[The input]:
-=-=-

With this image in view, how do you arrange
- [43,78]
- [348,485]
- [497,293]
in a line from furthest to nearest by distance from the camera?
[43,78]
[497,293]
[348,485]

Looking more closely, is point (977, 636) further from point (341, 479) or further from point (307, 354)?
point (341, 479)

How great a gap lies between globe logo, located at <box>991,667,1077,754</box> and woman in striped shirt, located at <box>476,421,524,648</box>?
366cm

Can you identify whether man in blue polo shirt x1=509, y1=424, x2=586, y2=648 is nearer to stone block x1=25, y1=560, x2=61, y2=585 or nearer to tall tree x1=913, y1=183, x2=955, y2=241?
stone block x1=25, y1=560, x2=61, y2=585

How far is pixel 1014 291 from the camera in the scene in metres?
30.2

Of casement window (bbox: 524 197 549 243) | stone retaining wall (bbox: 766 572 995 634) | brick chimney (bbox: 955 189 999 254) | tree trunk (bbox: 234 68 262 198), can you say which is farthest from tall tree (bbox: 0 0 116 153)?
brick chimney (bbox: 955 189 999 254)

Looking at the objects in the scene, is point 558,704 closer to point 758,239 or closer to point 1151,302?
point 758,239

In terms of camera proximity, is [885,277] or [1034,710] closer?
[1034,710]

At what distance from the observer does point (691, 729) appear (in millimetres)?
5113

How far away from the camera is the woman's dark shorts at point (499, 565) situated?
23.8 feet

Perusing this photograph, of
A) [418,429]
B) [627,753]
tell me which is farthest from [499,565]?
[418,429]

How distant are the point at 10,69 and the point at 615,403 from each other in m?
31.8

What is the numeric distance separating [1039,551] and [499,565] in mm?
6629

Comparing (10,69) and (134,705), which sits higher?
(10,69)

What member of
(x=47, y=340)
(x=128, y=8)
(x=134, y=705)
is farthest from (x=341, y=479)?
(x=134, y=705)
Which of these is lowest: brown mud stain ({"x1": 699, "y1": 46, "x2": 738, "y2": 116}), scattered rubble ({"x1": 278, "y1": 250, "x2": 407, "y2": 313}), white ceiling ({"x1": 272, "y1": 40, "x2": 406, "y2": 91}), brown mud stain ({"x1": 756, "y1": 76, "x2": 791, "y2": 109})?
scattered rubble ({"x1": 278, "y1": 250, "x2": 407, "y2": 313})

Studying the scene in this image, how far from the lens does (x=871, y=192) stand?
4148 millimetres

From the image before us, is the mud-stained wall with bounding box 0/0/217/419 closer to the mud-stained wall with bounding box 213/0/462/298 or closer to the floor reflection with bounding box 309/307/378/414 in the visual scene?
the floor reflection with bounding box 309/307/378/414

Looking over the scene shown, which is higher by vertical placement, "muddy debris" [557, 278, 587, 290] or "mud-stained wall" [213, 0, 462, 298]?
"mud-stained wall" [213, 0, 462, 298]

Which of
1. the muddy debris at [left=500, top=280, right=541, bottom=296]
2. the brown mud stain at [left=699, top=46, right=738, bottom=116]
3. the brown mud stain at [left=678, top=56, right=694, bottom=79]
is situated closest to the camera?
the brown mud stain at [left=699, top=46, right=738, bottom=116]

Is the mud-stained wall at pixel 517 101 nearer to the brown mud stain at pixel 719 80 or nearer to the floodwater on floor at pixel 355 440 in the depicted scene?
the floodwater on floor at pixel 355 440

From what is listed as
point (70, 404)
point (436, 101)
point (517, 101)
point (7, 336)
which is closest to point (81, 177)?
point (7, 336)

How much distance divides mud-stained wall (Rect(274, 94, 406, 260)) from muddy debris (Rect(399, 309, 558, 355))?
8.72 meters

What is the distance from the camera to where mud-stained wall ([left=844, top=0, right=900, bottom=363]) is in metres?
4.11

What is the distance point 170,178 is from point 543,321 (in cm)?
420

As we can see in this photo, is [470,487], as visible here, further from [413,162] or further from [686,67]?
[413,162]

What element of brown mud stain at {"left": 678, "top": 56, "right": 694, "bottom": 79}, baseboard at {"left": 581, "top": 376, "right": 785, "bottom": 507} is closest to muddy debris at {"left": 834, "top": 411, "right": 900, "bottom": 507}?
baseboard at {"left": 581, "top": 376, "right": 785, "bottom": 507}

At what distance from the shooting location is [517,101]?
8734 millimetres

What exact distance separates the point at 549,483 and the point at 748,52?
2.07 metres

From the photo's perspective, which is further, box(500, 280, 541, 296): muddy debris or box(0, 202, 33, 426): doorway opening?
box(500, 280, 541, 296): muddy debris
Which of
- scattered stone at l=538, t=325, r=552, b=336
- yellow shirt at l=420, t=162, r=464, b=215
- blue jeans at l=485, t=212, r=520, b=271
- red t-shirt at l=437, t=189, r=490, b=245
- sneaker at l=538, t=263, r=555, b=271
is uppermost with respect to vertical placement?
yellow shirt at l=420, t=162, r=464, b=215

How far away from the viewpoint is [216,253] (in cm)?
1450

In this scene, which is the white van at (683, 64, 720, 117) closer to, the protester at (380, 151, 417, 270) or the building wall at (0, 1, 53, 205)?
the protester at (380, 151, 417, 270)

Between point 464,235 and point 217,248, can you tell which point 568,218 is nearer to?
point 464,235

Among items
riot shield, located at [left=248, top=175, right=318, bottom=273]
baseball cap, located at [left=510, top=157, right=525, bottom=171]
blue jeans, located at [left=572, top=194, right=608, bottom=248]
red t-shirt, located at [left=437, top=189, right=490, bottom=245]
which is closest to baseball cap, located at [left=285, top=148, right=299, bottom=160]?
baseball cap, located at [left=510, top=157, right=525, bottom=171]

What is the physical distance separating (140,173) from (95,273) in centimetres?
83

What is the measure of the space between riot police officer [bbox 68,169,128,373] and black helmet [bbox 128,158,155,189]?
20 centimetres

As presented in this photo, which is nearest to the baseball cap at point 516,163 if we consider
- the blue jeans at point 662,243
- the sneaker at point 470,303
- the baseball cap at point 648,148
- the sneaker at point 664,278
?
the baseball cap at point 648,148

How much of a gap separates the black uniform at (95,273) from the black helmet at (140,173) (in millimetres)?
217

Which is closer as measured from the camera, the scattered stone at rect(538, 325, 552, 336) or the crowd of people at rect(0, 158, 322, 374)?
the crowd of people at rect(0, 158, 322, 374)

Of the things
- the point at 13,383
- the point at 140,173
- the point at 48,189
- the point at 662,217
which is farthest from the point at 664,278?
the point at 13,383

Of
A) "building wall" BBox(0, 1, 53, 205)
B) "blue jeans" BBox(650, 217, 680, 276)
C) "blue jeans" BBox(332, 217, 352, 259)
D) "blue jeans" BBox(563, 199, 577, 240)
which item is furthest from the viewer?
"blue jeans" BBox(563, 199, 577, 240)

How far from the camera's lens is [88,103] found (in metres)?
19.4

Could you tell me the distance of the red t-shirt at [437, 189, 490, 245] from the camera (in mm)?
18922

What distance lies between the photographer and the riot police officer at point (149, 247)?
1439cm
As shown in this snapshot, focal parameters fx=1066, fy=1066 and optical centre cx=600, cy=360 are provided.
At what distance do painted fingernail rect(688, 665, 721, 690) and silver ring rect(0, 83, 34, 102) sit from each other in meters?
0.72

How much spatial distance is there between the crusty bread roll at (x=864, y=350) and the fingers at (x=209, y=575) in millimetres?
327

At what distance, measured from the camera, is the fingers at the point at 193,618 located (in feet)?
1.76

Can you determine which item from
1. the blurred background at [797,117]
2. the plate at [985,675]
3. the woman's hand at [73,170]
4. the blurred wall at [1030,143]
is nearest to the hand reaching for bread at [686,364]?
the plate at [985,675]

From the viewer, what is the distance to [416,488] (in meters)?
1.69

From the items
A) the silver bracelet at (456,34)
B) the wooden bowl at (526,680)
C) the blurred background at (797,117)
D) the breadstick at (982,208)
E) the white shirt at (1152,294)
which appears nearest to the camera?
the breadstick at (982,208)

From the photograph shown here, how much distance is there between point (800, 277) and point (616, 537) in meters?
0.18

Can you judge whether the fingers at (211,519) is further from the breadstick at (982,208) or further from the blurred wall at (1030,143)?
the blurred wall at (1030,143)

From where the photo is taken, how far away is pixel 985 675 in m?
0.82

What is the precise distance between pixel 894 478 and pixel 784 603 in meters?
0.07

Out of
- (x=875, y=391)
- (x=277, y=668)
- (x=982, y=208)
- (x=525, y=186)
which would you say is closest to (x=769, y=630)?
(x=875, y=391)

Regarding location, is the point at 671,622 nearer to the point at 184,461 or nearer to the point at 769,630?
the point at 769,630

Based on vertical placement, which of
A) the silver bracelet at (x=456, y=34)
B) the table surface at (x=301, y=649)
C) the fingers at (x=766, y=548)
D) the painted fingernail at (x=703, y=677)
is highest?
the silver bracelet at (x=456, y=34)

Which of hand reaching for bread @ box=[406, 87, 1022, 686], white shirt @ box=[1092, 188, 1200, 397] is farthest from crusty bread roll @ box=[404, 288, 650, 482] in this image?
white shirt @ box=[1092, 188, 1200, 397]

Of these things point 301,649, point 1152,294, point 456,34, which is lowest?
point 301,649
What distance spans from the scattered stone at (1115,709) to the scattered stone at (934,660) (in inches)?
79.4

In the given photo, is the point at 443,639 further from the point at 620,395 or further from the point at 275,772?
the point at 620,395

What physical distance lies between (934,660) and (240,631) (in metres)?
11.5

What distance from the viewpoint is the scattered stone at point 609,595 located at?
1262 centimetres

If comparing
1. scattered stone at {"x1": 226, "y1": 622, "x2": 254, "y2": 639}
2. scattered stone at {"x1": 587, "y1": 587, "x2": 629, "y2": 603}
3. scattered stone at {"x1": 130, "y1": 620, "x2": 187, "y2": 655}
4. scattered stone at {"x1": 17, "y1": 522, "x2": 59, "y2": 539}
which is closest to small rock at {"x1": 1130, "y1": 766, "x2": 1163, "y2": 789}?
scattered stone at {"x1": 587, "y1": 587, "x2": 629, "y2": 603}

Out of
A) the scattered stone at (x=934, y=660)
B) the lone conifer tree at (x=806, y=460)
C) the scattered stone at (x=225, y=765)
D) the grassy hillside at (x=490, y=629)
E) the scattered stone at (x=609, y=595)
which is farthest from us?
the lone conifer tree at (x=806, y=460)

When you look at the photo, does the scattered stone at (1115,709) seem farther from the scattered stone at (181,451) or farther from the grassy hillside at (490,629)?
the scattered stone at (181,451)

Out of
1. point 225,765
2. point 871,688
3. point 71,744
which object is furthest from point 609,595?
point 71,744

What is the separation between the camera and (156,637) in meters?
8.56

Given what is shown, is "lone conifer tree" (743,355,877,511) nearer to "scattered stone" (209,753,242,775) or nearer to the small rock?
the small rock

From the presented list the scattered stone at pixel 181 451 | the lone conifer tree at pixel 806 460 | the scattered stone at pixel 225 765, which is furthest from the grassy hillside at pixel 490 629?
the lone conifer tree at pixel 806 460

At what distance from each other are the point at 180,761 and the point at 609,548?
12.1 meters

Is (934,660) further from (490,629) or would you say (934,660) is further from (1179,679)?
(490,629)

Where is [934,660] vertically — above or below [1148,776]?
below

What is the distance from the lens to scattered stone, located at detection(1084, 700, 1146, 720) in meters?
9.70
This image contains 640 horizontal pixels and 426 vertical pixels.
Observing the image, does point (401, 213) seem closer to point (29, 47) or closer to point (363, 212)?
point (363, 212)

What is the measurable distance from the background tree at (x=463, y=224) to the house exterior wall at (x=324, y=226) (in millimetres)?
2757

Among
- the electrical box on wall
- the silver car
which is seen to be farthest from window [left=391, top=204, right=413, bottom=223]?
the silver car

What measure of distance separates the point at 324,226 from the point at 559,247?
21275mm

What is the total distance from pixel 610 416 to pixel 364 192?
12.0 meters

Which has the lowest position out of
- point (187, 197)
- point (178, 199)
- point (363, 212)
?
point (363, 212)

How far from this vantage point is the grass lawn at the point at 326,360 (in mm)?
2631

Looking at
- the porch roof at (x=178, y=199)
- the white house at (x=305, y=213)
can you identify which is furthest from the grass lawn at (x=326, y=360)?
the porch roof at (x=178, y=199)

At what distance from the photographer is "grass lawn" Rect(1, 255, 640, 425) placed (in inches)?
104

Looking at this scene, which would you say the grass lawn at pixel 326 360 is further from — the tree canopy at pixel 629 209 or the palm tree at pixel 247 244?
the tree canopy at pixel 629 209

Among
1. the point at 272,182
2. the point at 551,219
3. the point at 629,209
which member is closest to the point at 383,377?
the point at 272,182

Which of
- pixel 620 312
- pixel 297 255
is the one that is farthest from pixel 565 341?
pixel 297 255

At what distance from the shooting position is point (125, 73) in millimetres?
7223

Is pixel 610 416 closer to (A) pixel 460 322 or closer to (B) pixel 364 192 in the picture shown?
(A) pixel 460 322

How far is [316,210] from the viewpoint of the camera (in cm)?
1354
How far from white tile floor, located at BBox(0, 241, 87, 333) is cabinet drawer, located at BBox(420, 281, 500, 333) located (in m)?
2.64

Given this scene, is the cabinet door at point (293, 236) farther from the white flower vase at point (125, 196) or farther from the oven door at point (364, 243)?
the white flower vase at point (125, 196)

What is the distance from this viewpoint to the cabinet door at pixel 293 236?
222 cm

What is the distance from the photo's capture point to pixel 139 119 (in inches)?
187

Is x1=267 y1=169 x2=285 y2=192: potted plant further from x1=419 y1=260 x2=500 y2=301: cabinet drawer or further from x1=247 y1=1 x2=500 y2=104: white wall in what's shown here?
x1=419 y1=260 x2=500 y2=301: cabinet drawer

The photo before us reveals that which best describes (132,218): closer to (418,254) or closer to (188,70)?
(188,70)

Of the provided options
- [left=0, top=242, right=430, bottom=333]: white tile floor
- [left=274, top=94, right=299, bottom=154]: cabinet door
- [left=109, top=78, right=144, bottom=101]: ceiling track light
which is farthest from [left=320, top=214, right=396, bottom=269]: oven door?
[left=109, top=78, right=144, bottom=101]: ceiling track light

-=-=-

[Request]: Reproduce verbatim the stretch of entries from the line containing "Is x1=267 y1=169" through the end of the entries, including both ends.

[Worked solution]:
Is x1=267 y1=169 x2=285 y2=192: potted plant further from x1=419 y1=260 x2=500 y2=301: cabinet drawer or further from x1=247 y1=1 x2=500 y2=104: white wall in what's shown here?
x1=419 y1=260 x2=500 y2=301: cabinet drawer

The photo before us reveals that which best describes (132,218): closer to (418,254) or closer to (188,70)?
(188,70)

Of the provided options
- [left=0, top=242, right=430, bottom=333]: white tile floor
- [left=274, top=94, right=299, bottom=154]: cabinet door
- [left=109, top=78, right=144, bottom=101]: ceiling track light
which is farthest from [left=320, top=214, right=396, bottom=269]: oven door?
[left=109, top=78, right=144, bottom=101]: ceiling track light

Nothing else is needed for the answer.